3. As seen earlier, there are significant indirect facts consistent with the Plaintiff’s assertion, and there are other indirect materials corresponding thereto. On the other hand, some of the indirect facts against the contrary, as seen earlier, which are difficult to be viewed as the indirect facts opposed thereto, and the remainder of such indirect facts alone are insufficient to impeachment the probative value of various indirect facts consistent with the above mentioned above.

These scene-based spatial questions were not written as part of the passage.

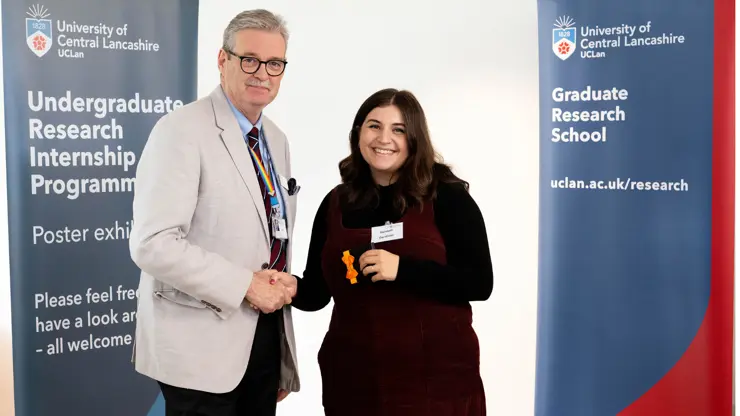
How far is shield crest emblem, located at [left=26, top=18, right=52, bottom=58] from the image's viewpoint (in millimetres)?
2939

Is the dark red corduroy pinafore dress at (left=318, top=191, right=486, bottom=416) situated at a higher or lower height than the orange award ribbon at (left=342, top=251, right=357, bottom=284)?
lower

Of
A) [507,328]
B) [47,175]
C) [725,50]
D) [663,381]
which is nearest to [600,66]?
[725,50]

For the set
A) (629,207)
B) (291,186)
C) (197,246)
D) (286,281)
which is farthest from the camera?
(629,207)

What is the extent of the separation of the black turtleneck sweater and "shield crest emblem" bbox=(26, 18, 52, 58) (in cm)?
160

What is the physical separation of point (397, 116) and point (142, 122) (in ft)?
4.81

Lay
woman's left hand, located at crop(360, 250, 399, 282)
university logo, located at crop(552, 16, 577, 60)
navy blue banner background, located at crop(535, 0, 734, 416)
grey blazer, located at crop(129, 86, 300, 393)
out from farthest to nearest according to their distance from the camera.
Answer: university logo, located at crop(552, 16, 577, 60) → navy blue banner background, located at crop(535, 0, 734, 416) → woman's left hand, located at crop(360, 250, 399, 282) → grey blazer, located at crop(129, 86, 300, 393)

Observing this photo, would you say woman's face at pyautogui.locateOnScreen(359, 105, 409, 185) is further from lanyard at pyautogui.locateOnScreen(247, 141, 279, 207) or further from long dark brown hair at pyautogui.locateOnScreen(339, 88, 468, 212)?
lanyard at pyautogui.locateOnScreen(247, 141, 279, 207)

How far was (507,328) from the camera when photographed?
4.60 metres

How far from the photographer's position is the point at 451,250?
7.33ft

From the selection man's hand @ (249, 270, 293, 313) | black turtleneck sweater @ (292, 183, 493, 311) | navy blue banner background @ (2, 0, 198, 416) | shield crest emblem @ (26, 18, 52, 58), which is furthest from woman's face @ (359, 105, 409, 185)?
shield crest emblem @ (26, 18, 52, 58)

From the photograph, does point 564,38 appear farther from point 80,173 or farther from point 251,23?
point 80,173

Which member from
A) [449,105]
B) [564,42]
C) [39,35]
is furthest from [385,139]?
[449,105]

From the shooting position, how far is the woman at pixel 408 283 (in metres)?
2.21

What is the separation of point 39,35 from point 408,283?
6.37 ft
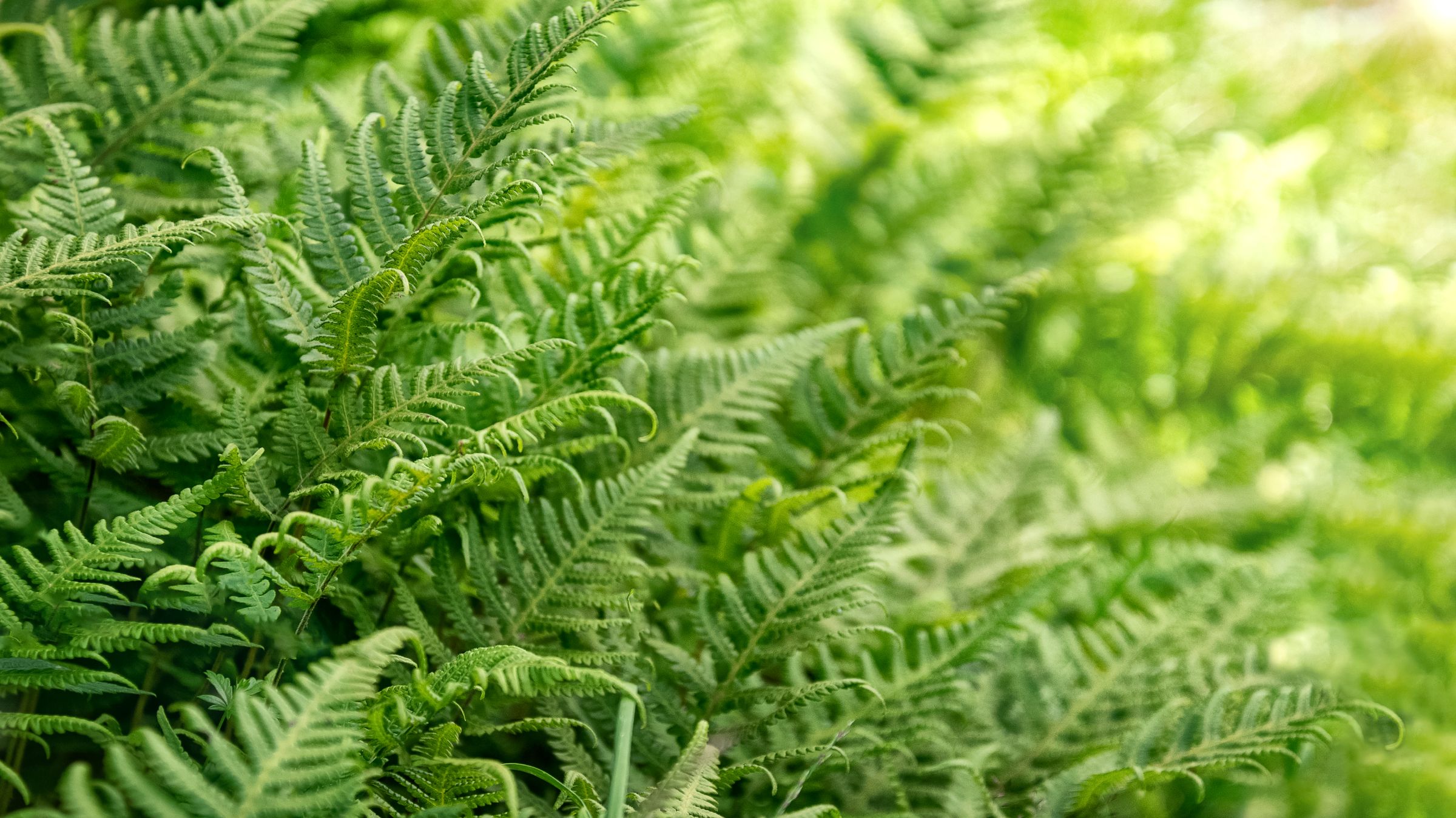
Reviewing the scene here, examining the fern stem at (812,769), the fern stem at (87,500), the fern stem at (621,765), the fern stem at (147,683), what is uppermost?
the fern stem at (87,500)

As such, even though it is unclear in the Plaintiff’s written lawsuit that the acquiring power of the forest of this case is unclear, there is a strong doubt whether the Plaintiff’s assertion to the effect that the forest of this case is owned by the Plaintiff’s written lawsuit is not easily rejected.

Therefore, the court below rejected the plaintiff's assertion for the reasons stated in its holding, without examining and determining other indirect facts consistent with the plaintiff's alleged facts, and even though it is difficult to see some of the indirect facts opposed to the plaintiff's statement as an indirect facts, it is difficult to avoid misconception of facts due to the violation of the rules of evidence or to avoid criticism that there is an error of law that affected the conclusion of the judgment by misunderstanding the legal principles on title trust or misunderstanding of the rules of evidence.

4. Therefore, the judgment of the court below shall be reversed and the case shall be remanded to the court below for a new trial and determination. It is so decided as per Disposition by the assent of all participating Justices on the bench.